Akreditasi sekolah kegiatan penilaian yang dilakukan oleh pemerintah dan atau lembaga mandiri yang berwenang untuk menentukan kelayakan program dan atau satuan pendidikan pada jalur pendidikan formal dan non-formal pada setiap jenjang dan jenis pendidikan., berdasarkan kriteria yang telah ditetapkan, sebagai bentuk akuntabilitas publik yang dilakukan dilakukan secara obyektif, adil, transparan, dan komprehensif dengan menggunakan instrumen dan kriteria yang mengacu kepada Standar Nasional Pendidikan.

Alasan kebijakan akreditasi sekolah di Indonesia adalah bahwa setiap warga negara berhak memperoleh pendidikan yang bermutu. Untuk dapat menyelenggarakan pendidikan yang bermutu, maka setiap satuan atau program pendidikan harus memenuhi atau melampaui standar yang dilakukan melalui kegiatan akreditasi terhadap kelayakan setiap satuan/program pendidikan.

3)            Standarisasi

Standar Nasional Pendidikan adalah kriteria minimal tentang sistem pendidikan di seluruh wilayah hukum Negara Kesatuan Republik Indonesia. Standar Nasional Pendidikan terdiri dari :

a)             Standar Kompetensi Lulusan

b)             Standar Isi

c)             Standar Proses

d)            Standar Pendidikan dan Tenaga Kependidikan

e)             Standar Sarana dan Prasarana

f)              Standar Pengelolaan

g)             Standar Pembiayaan Pendidikan

h)             Standar Penilaian Pendidikan

 

Fungsi dan Tujuan Standar :

a)             Standar Nasional Pendidikan berfungsi sebagai dasar dalam perencanaan, pelaksanaan, dan pengawasan pendidikan dalam rangka mewujudkan pendidikan nasional yang bermutu.
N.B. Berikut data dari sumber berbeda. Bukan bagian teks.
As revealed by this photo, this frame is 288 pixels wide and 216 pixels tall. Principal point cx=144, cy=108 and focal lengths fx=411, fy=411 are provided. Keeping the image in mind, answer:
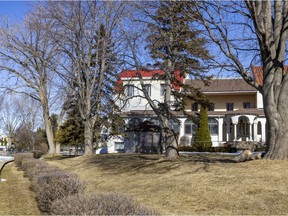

b)             Standar Nasional Pendidikan bertujuan menjamin mutu pendidikan nasional dalam rangka mencerdaskan kehidupan bangsa dan membentuk watak serta peradaban bangsa yang bermartabat.

c)             Standar Nasional Pendidikan disempurnakan secara terencana, terarah, dan berkelanjutan sesuai dengan tuntutan perubahan kehidupan lokal, nasional, dan global.

 

 

 

4)            Peningkatan Gaji dan Kesejahteraan Guru

Muhammad Surya (ketua umum pengurus PGRI), menyatakan dengan tegas “semua keberhasilan Agenda reformasi pendidikan pada akhirnya ditentukan oleh unsur yang ada di front terdepan,yaitu guru. Hak-hak guru sebagai pribadi, pemangku profesi keguruan, anggota masyarakat dan warga negara yang selama ini terabaikan, perlu mendapat prioritas dalam reformasi”. Hak utama pendidik yang harus memperoleh perhatian dalam kebijakan pemerintah adalah hak untuk memperoleh penghasilan dan kesejahteraan dengan standar upah yang layak.

 

5)            Alih Tugas Profesi dan Rekrutmen Guru Untuk Menggantikan Guru atau Pendidik yang Dialaih Tugaskan ke Prfesi Lain.

Upaya ini merupakan konsekuensi bagi para pendidik yang tidak memenuhi standar kompetensi yang harus dialih tugaskan kee profesi lain. Pengalihan tersebut dengan syarat:

a)             Mereka telah diberi kesempatan untuk mengikuti diklat dan pembinaan secara intensif tapi menunjukkan perubahan yng signitifikan.

b)             Guru tersebut memang tidak menunjukkan adanya perubahan kompetensi dan juga tidak ada indikasi positif untuk meningkatkan kompetensinya.

Jika syarat telah dilakukan, maka mereka harus rela dan pantas untuk dialih tugaskan ke tugas yang lain dan sesuai, semisal tenaga administrasi, atau kalau perlu dipensiun dinikan.

 

 

 

 

D.           UPAYA PEMERINTAH DALAM MELAKUKAN PEMERATAAN PENDIDIKAN DI INDONESIA

Untuk meningkatkan kualitas dan pemerataan pendidikan berbagai langkah akan diambil seperti peningkatan jumlah anak yang ikut merasakan pendidikan, akses terhadap pendidikan ini dihitung berdasarkan angka partisipasi mulai tingkat Sekolah Dasar hingga Sekolah Menengah Umum. Pemerataan pendidikan dilakukan dengan mengupayakan agar semua lapisan masyarakat dapat menikmati pendidikan tanpa mengenal usia dan waktu. Untuk itu dilakukan pembinaan ke semua jenjang pendidikan baik pendidikan reguler ataupun terbuka seperti SD kecil, guru kunjung, SD Pamong, SLTP terbuka, pendidikan penyetaraan SD, SLTP dan SMU (paket A, B, C), dan pendidikan tinggi terbuka yang lebih dikenal pendidikan jarak jauh.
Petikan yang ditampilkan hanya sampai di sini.